Aim of the task
Reproduce the items below verbatim, omitting the pictures from your response.

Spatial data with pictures
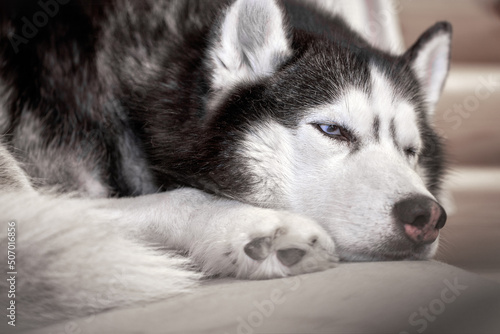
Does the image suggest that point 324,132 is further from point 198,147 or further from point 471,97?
point 471,97

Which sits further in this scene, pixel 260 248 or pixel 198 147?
pixel 198 147

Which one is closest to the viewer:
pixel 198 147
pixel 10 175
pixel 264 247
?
pixel 264 247

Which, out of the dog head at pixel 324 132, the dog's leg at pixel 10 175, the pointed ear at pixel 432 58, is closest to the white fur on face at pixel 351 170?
the dog head at pixel 324 132

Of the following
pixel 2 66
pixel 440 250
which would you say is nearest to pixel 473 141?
pixel 440 250

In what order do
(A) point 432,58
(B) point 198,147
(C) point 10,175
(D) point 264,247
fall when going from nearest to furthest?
1. (D) point 264,247
2. (C) point 10,175
3. (B) point 198,147
4. (A) point 432,58

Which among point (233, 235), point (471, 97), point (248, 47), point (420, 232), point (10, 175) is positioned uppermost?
point (248, 47)

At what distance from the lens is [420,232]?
100 cm

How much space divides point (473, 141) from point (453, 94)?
0.26 meters

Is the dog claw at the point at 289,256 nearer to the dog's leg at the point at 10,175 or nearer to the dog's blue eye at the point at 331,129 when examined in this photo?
the dog's blue eye at the point at 331,129

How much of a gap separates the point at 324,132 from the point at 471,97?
Answer: 144cm

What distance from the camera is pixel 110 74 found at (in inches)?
57.2

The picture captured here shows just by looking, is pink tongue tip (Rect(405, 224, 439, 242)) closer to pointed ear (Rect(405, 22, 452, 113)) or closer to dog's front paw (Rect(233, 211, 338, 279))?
dog's front paw (Rect(233, 211, 338, 279))

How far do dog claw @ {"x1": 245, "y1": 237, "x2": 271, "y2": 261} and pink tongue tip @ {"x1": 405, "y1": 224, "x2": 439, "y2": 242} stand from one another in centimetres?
30

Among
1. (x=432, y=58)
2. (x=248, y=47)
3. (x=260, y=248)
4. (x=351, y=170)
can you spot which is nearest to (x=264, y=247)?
(x=260, y=248)
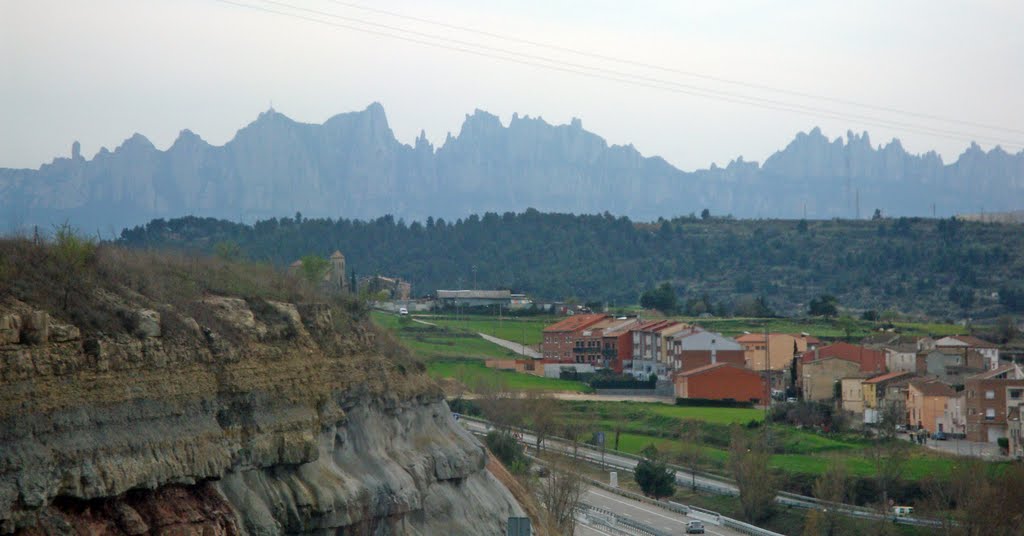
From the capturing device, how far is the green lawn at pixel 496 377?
79125 mm

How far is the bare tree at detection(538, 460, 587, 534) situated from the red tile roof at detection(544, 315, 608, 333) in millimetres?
47778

Task solution
Does the image suggest that point 324,132 is further from point 198,147 or further from point 471,97?
point 471,97

Which sits further in this scene, pixel 260 248 or pixel 198 147?
pixel 198 147

Which one is closest to the viewer:
pixel 198 147
pixel 10 175
pixel 264 247
?
pixel 264 247

Which, out of the dog head at pixel 324 132, the dog's leg at pixel 10 175, the pointed ear at pixel 432 58, is closest to the white fur on face at pixel 351 170?
the dog head at pixel 324 132

Of the following
pixel 2 66
pixel 440 250
which would you say is nearest to pixel 473 141?
pixel 440 250

In what order do
(A) point 432,58
(B) point 198,147
(C) point 10,175
(D) point 264,247
fall when going from nearest to furthest?
1. (D) point 264,247
2. (C) point 10,175
3. (B) point 198,147
4. (A) point 432,58

Which among point (233, 235), point (471, 97), point (248, 47), point (420, 232), point (10, 175) is positioned uppermost?
point (248, 47)

At what distance from the lens is [420,232]?
100 cm

How much space divides point (473, 141) from point (453, 94)?
0.26 meters

Is the dog claw at the point at 289,256 nearer to the dog's leg at the point at 10,175 or nearer to the dog's blue eye at the point at 331,129 when examined in this photo?
the dog's blue eye at the point at 331,129

How much of a gap separates the point at 324,132 from the point at 471,97?
Answer: 144cm

What distance from the camera is pixel 110 74 found at (in inches)?
57.2

The picture captured here shows just by looking, is pink tongue tip (Rect(405, 224, 439, 242)) closer to pointed ear (Rect(405, 22, 452, 113)) or closer to dog's front paw (Rect(233, 211, 338, 279))?
dog's front paw (Rect(233, 211, 338, 279))

How far do dog claw @ {"x1": 245, "y1": 237, "x2": 271, "y2": 261} and pink tongue tip @ {"x1": 405, "y1": 224, "x2": 439, "y2": 242} stand from one another in centimetres?
30

Among
1. (x=432, y=58)
2. (x=248, y=47)
3. (x=260, y=248)
4. (x=351, y=170)
can you spot which is nearest to (x=264, y=247)?
(x=260, y=248)
From the capturing device, how far is the green lawn at pixel 496 377?
79125 mm

How far is the bare tree at detection(538, 460, 587, 534) situated from the red tile roof at detection(544, 315, 608, 333) in millimetres?
47778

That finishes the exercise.